In the mid-1990s, Pizza Hut commissioned Ween to write a jingle for a new product, which was a pizza that had a cheese-filled crust. They wrote a very catchy 30-second song aptly titled “Where’d the Cheese Go?” Pizza Hut hated it and did not use it, prompting Ween to put the song on a live/B-sides album. Oddly enough though, “Where’d the Cheese Go?” sounded like any other song that Ween has ever put out.
However, that is what makes Ween the most refreshing band in rock.
Most bands are confined to a formula, a genre or a target market which shapes its songs accordingly. When you open up a new record from that band, you pretty much know what to expect, and if the band goes off the beaten path, you often find yourself disappointed. With Ween, however, they tend to shun away from any and all convention, priding themselves on doing the opposite of what the average listener might expect.
The first track on Shinola, Vol. 1, called “Tastes Good on the Bun,” is a hybrid of the percussion from “Shout” by Tears for Fears with the melody of the desert level from Mario III while just repeating the song title for lyrics. on’t ask me how it fits; it just does.
It is followed by “Boy’s Club,” an infectious ditty which sounds like a 1980s Saturday morning cartoon theme if it did not have lyrics like "you can talk of the future / you can talk of the past / you can go out and find yourself a nice piece of ass."

> Stored items:
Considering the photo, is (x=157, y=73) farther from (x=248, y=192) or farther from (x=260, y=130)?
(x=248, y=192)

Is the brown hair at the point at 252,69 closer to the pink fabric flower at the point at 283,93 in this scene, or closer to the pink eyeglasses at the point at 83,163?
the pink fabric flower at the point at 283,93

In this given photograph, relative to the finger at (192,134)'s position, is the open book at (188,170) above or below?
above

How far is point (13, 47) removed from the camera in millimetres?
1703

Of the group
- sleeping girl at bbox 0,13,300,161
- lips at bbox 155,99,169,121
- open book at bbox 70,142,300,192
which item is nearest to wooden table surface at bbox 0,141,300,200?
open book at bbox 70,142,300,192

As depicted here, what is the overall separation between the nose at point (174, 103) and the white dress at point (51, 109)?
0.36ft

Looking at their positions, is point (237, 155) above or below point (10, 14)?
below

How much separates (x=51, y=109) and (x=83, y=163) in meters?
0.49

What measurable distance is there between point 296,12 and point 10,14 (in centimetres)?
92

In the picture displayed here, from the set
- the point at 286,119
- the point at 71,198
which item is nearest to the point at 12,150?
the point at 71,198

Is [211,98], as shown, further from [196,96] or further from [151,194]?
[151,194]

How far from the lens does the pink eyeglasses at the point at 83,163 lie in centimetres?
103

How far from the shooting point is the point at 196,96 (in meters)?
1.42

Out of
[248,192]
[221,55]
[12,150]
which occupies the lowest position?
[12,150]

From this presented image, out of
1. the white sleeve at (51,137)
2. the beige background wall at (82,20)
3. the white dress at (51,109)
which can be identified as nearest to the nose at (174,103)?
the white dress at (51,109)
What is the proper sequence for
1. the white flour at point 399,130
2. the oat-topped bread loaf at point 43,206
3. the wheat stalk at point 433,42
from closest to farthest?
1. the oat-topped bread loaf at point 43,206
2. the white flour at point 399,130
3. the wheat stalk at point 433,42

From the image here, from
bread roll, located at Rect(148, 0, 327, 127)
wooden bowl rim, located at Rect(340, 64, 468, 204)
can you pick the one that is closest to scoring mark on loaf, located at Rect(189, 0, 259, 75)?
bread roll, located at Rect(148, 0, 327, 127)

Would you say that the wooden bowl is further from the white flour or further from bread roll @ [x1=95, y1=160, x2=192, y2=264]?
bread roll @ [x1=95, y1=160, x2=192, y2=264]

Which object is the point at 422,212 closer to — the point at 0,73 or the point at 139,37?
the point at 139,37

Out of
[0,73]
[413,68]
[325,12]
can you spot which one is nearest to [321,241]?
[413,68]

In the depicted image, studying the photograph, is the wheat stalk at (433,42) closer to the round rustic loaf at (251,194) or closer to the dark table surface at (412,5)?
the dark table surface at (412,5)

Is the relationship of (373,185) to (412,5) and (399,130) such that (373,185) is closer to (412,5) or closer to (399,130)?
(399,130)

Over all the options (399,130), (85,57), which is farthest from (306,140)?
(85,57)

> WHAT TO DO:
1. Answer these questions using the piece on Ween:
(a) What new Pizza Hut product was the jingle meant for?
(b) Where did Ween put the song after Pizza Hut rejected it?
(c) Which Tears for Fears song supplies the percussion in the first track on Shinola, Vol. 1?
2. List every song title that the piece on Ween gives in quotation marks.
3. Reproduce the passage of the piece on Ween from "The first track" up to and including "it just does.".

> EXERCISE SOLUTIONS:
1.
(a) A pizza with a cheese-filled crust
(b) On a live/B-sides album
(c) "Shout"

2.
"Where'd the Cheese Go?"
"Tastes Good on the Bun"
"Shout"
"Boy's Club"

3.
The first track on Shinola, Vol. 1, called “Tastes Good on the Bun,” is a hybrid of the percussion from “Shout” by Tears for Fears with the melody of the desert level from Mario III while just repeating the song title for lyrics. on’t ask me how it fits; it just does.